Crime Library: Criminal Minds and Methods
Honor Crime
The Shafia Family Murders
The Shafia Family Murders
Polygamous Afghan immigrant Mohammad Shafia, 58, his second wife, Tooba Mohammad Yahya, 42, and eldest son, Hamed, 21, were each convicted on four counts of first degree murder in the June 2009 killings of Shafia and Tooba's three teenage daughters, Zainab (top right), 19, Sahar (bottom right), 17, Geeti (bottom left), 13, and Mr. Shafia's first wife, Rona Amir Mohammad (top left). The victims were discovered in a car found submerged in the Rideau Canal in Kingston, Ontario, near Toronto. Attorneys for the Shafias argued that the four victims had been out joyriding late at night. Investigators, however believed that they had instead been drowned and then placed in the car, which was submerged to look like an accident.

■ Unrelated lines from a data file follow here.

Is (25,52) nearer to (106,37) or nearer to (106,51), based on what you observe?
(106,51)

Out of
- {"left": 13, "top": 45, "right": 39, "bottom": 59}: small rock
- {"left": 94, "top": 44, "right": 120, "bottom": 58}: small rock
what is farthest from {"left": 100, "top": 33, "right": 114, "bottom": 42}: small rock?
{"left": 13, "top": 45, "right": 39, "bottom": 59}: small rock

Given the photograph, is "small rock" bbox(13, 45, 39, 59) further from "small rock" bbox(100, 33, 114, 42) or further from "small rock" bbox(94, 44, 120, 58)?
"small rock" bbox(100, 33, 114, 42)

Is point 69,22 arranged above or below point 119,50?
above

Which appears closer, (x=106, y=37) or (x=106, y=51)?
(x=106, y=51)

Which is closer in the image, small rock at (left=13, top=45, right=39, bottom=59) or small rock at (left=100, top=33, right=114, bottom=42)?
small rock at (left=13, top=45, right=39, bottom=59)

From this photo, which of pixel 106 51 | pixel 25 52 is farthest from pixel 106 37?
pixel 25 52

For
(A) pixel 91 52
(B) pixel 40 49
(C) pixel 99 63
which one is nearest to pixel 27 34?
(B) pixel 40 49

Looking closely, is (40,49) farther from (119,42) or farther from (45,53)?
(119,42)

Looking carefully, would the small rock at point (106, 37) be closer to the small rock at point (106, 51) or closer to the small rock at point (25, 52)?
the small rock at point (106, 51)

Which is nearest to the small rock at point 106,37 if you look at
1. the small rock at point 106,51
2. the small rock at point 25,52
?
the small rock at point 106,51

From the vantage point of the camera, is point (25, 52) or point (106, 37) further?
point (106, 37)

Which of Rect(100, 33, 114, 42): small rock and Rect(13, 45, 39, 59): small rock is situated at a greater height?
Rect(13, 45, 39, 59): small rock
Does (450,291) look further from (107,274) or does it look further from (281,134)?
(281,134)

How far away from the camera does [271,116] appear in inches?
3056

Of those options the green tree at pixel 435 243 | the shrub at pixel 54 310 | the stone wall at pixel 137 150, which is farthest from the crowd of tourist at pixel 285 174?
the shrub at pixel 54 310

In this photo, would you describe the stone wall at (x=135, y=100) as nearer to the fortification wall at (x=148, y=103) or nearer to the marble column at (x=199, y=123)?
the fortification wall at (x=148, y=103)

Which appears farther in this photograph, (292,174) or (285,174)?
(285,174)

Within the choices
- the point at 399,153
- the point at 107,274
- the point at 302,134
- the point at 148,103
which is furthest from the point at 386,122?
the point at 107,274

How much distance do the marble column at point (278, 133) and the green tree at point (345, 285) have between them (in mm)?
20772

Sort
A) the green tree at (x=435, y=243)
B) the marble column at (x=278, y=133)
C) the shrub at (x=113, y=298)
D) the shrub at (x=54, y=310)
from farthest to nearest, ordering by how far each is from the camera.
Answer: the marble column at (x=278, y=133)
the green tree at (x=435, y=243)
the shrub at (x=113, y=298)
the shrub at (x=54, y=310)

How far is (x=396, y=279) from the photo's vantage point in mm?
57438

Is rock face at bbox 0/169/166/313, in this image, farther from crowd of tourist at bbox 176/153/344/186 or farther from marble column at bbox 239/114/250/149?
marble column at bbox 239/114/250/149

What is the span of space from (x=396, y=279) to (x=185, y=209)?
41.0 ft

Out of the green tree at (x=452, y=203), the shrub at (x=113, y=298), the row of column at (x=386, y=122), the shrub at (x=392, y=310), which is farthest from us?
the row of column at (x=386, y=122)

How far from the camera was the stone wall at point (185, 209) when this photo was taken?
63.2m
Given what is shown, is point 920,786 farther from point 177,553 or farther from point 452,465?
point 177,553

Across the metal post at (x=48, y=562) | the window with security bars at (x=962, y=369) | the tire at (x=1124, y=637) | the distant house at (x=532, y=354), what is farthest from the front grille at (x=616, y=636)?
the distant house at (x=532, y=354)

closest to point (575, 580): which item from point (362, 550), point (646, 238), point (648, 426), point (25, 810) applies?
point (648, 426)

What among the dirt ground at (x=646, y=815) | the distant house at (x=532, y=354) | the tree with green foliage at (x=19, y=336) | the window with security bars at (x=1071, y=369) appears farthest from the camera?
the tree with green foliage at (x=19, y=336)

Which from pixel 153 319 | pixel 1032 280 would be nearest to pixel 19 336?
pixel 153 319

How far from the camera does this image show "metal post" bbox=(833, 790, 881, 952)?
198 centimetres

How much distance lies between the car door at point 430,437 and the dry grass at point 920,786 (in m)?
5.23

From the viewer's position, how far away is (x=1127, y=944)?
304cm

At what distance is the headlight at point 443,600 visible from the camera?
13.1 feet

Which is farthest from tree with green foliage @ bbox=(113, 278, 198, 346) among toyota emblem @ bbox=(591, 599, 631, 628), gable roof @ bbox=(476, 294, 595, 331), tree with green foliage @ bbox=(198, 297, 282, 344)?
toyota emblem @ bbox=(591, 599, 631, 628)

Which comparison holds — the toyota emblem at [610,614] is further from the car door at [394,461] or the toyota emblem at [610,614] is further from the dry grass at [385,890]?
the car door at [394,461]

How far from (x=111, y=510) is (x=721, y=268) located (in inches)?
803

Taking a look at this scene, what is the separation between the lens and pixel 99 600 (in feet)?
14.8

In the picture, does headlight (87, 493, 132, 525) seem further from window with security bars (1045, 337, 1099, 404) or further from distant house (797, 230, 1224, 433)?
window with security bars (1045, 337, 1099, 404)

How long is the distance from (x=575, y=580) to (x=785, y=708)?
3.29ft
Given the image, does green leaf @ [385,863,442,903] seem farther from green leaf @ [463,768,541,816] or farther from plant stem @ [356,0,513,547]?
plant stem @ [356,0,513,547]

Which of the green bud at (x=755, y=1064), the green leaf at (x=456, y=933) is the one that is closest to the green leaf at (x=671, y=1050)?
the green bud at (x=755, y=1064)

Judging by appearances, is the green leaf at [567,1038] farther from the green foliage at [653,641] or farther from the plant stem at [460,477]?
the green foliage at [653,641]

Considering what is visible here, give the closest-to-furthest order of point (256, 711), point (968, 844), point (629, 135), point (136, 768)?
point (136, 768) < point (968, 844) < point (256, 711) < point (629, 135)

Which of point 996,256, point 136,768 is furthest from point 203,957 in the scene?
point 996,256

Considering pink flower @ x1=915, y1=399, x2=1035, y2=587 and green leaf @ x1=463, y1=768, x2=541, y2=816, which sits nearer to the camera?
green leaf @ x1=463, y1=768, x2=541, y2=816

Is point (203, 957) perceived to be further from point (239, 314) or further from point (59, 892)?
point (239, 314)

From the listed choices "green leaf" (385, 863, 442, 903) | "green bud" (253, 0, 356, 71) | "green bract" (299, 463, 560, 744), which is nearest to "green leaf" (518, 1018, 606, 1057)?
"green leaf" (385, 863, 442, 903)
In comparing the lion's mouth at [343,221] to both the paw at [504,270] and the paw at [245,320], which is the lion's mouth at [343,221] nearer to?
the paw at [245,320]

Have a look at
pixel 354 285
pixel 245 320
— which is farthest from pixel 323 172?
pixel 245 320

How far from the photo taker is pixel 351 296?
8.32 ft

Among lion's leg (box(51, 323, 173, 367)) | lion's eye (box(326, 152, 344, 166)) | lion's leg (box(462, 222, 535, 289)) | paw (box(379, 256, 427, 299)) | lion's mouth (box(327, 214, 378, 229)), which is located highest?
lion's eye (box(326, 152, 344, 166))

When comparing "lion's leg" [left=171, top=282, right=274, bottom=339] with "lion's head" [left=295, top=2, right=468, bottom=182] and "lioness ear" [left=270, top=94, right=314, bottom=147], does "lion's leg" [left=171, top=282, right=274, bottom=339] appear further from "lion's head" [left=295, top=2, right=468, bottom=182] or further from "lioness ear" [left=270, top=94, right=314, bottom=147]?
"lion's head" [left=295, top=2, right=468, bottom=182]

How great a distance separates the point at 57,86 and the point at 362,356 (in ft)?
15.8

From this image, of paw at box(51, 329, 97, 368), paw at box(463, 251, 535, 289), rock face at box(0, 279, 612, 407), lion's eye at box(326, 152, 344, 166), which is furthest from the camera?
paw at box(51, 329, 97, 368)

Police learned more after they obtained permission to tap the Shafia's phone as part of the investigation. The two eldest daughters had boyfriends, despite their father's disapproval, and all three disobeyed their father by behaving independently and wearing revealing clothes. Mohammad was apparently a troublesome first wife and lenient stepmother. The press had already revealed comments from Muhammad Shafia to police like, "nothing is more dear to me than my honor," but what seems to have affected the jury most was wiretap recordings played for the court, including Mohammed Shafia saying, "May the devil [defecate] on their graves. Is that what a daughter should be? Would [a daughter] be such a whore?" and "saying to Tooba, "You did well. Would that they come back to life a hundred times for you to do the same again." During the trial and investigation Canadian authorities were roundly criticized for having ignored the girls' complaints of their father's violent discipline. On January 29, 2012, after 15 hours of deliberation, a Canadian jury sentenced each one to life in prison without the possibility of parole for at least 25 years. After the verdict was reached, the presiding judge, Robert Maranger, told the court, "It's difficult to conceive of a more heinous, more despicable, more honorless crime."